■ Exercise directions ■
Please give back the lines from the line containing "family: Bovidae" through the end of the listing below, exactly as written and without pictures.

[Start of Attachment]

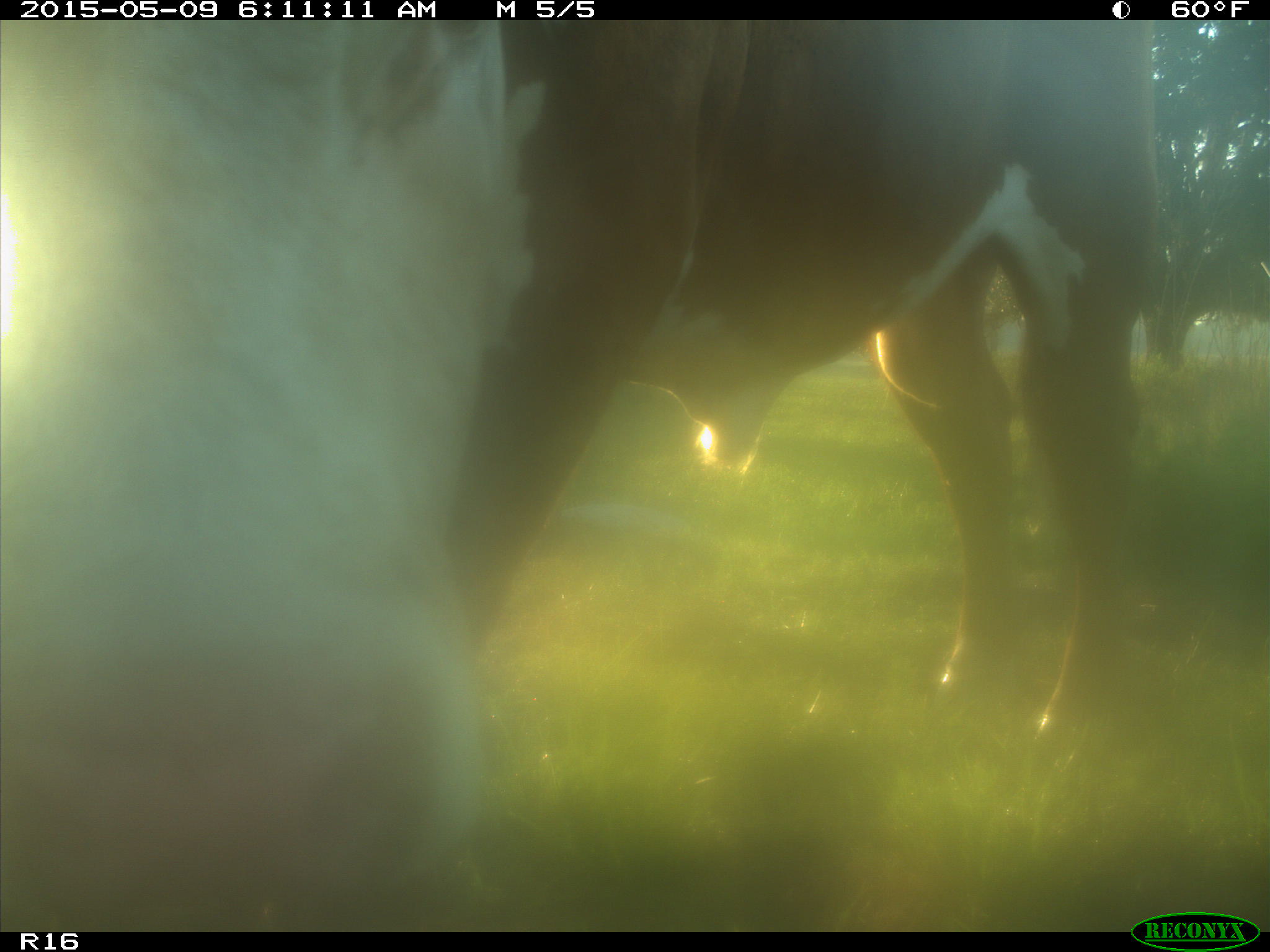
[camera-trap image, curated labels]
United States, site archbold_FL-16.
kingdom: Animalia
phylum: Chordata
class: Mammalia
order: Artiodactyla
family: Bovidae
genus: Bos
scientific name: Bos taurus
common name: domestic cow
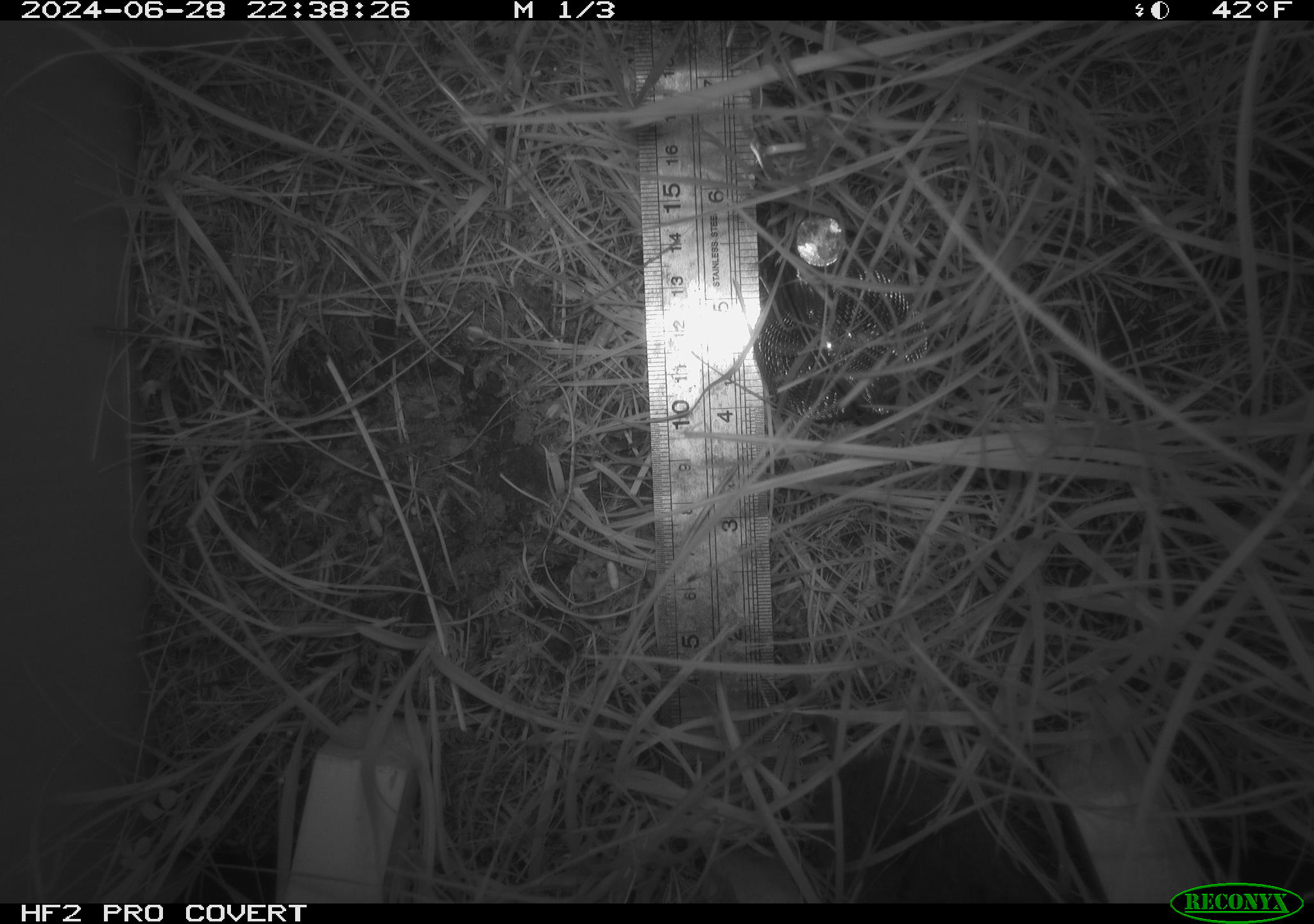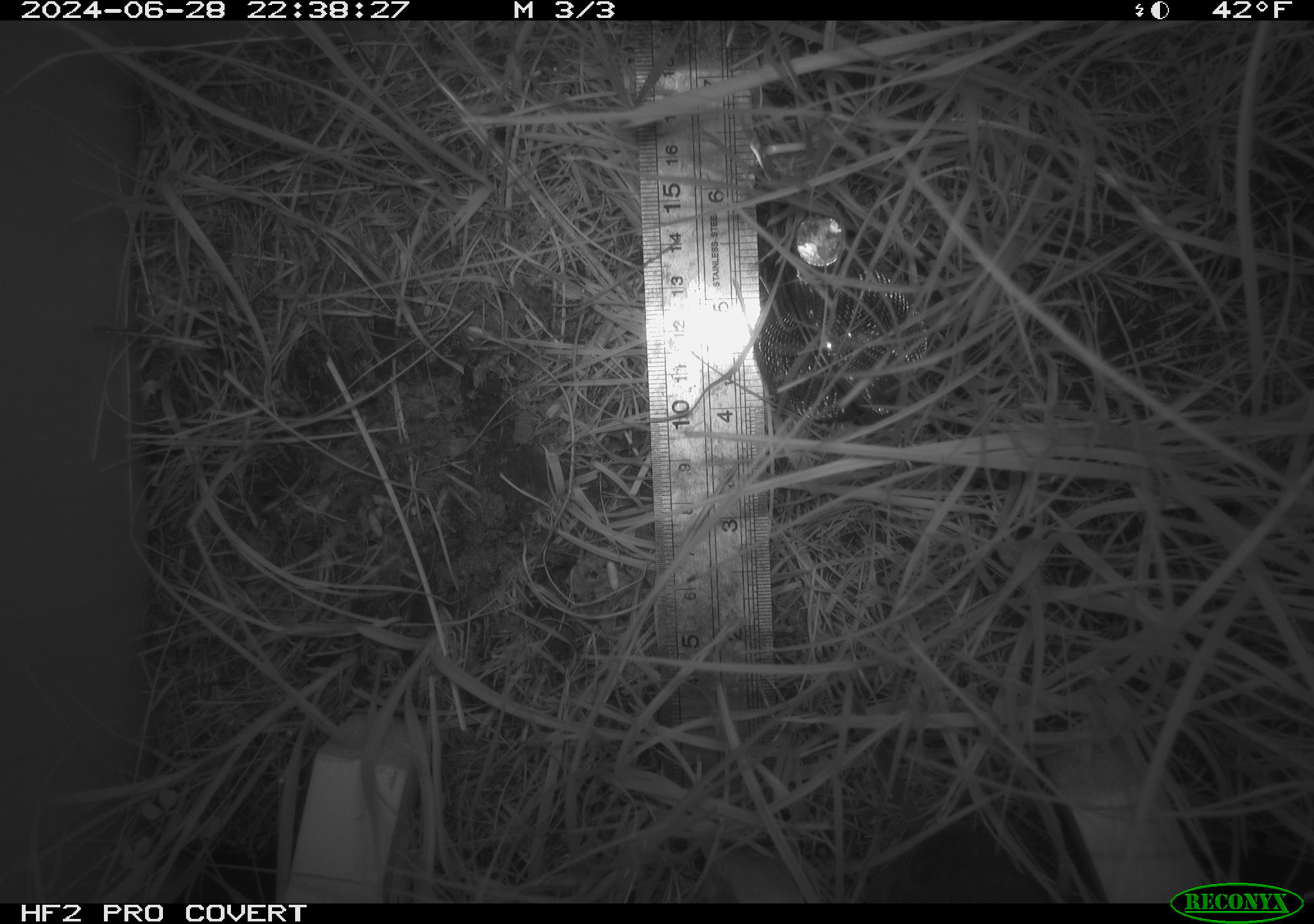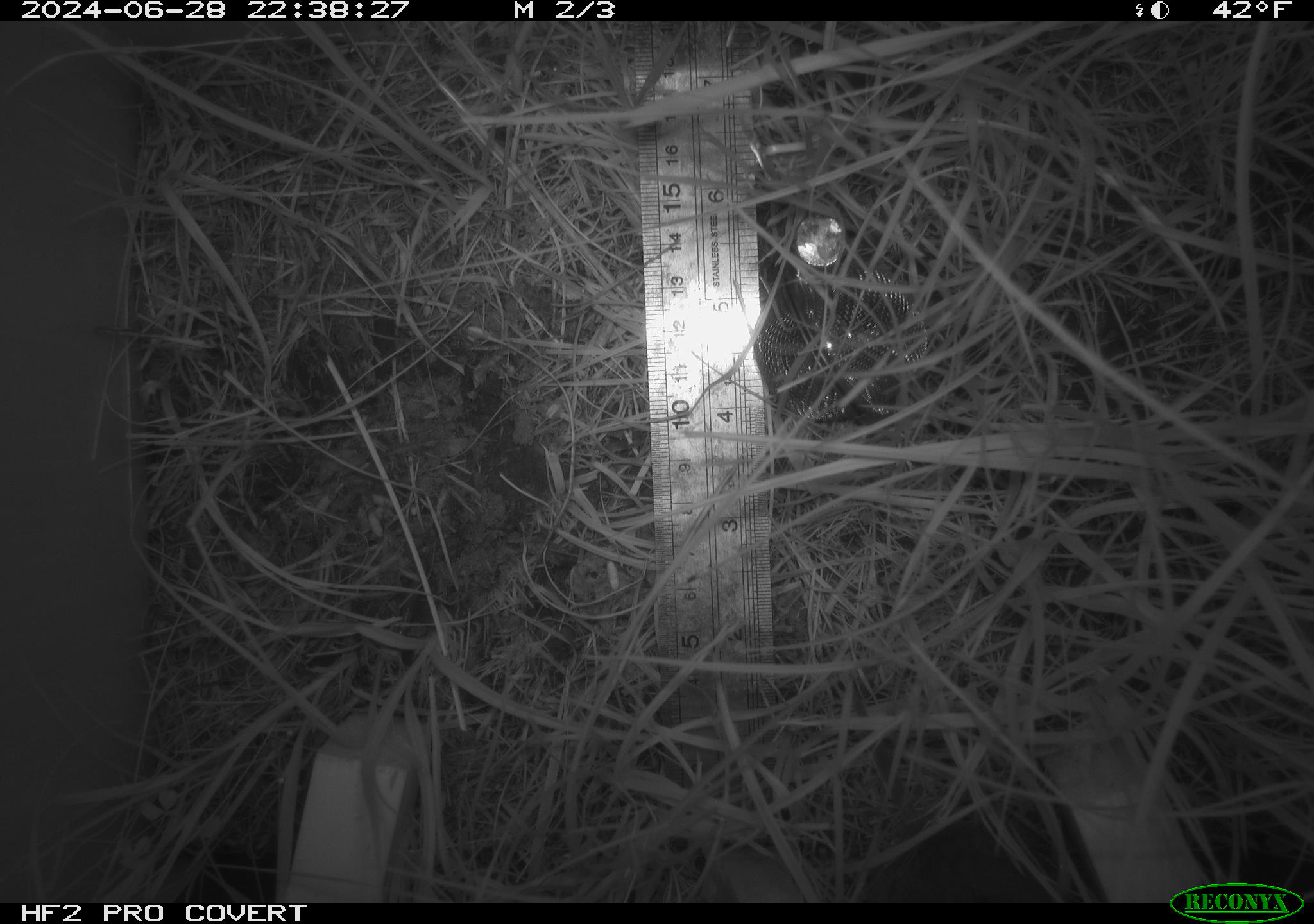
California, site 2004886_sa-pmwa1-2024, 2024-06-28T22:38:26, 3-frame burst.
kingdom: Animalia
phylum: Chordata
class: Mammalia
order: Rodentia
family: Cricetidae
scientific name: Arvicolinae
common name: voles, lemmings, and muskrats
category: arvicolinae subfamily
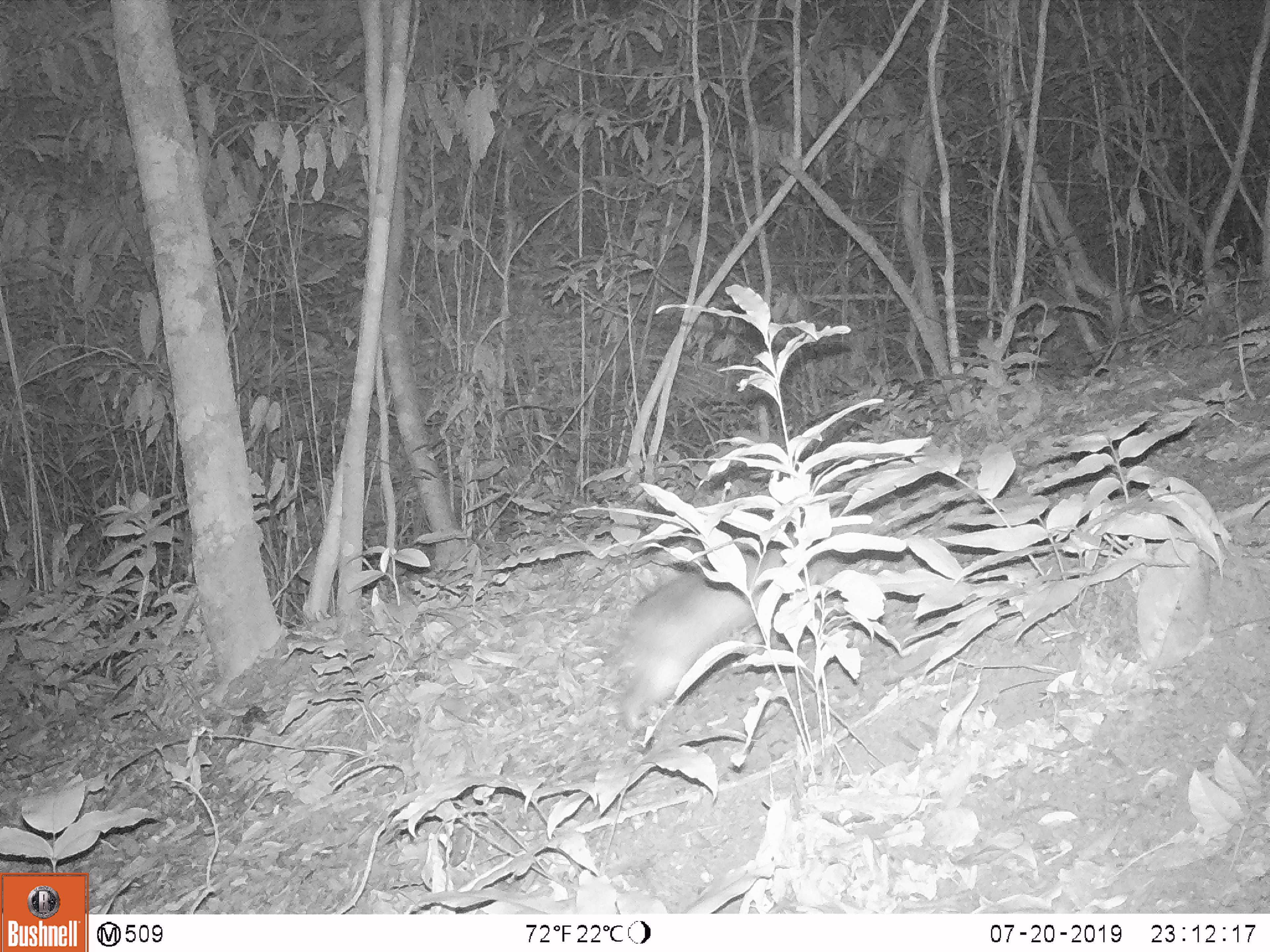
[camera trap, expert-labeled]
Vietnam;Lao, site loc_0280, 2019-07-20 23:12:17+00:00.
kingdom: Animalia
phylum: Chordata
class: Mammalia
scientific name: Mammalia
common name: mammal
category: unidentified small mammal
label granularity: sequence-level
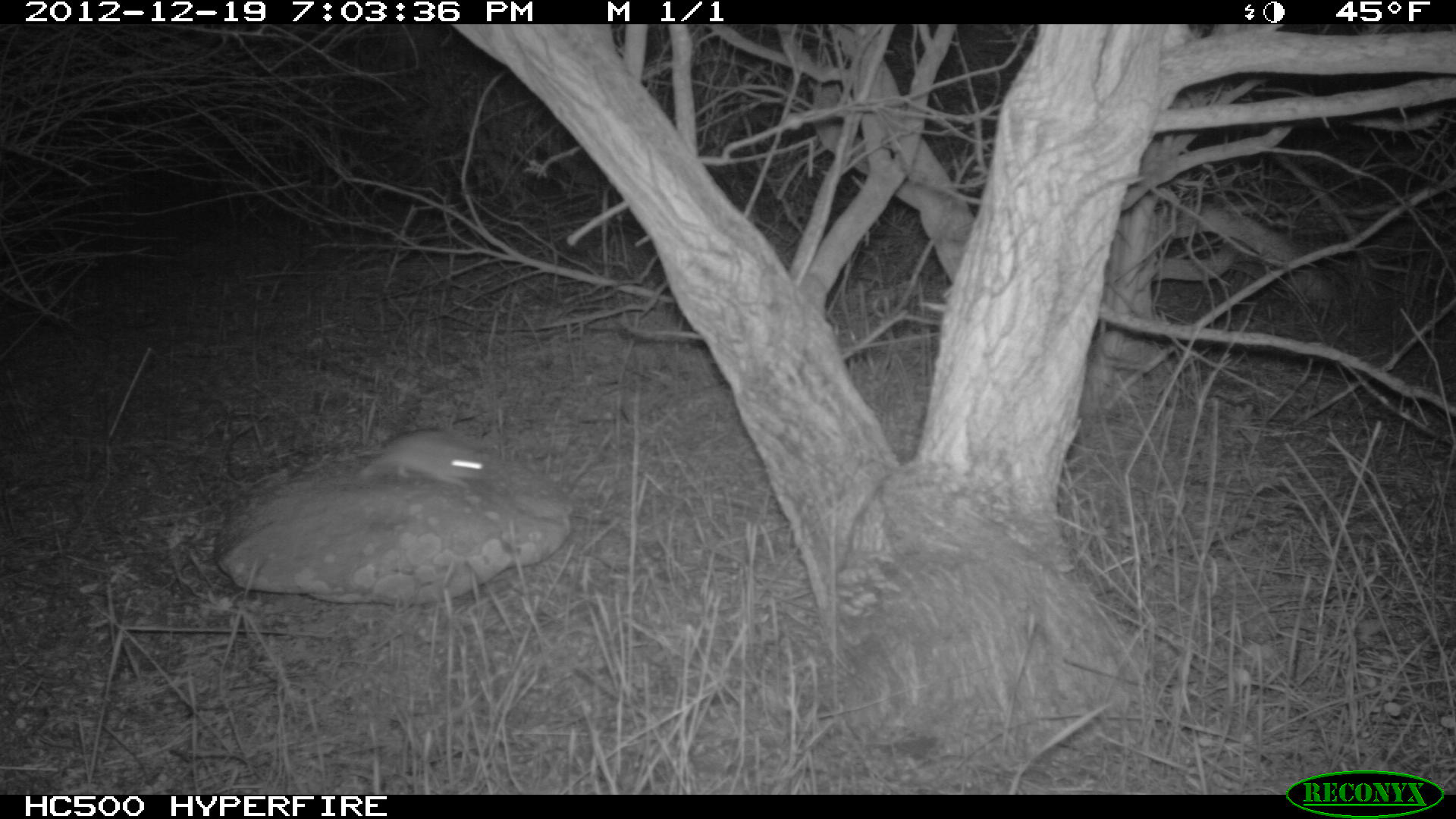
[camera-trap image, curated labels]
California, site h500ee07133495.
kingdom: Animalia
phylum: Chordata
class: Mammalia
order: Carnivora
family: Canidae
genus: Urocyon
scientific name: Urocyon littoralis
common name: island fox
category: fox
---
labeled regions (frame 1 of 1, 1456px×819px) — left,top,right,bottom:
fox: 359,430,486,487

[End of Attachment]

■ Response below ■
family: Bovidae
genus: Bos
scientific name: Bos taurus
common name: domestic cow
California, site 2004886_sa-pmwa1-2024, 2024-06-28T22:38:26, 3-frame burst.
kingdom: Animalia
phylum: Chordata
class: Mammalia
order: Rodentia
family: Cricetidae
scientific name: Arvicolinae
common name: voles, lemmings, and muskrats
category: arvicolinae subfamily
[camera trap, expert-labeled]
Vietnam;Lao, site loc_0280, 2019-07-20 23:12:17+00:00.
kingdom: Animalia
phylum: Chordata
class: Mammalia
scientific name: Mammalia
common name: mammal
category: unidentified small mammal
label granularity: sequence-level
[camera-trap image, curated labels]
California, site h500ee07133495.
kingdom: Animalia
phylum: Chordata
class: Mammalia
order: Carnivora
family: Canidae
genus: Urocyon
scientific name: Urocyon littoralis
common name: island fox
category: fox
---
labeled regions (frame 1 of 1, 1456px×819px) — left,top,right,bottom:
fox: 359,430,486,487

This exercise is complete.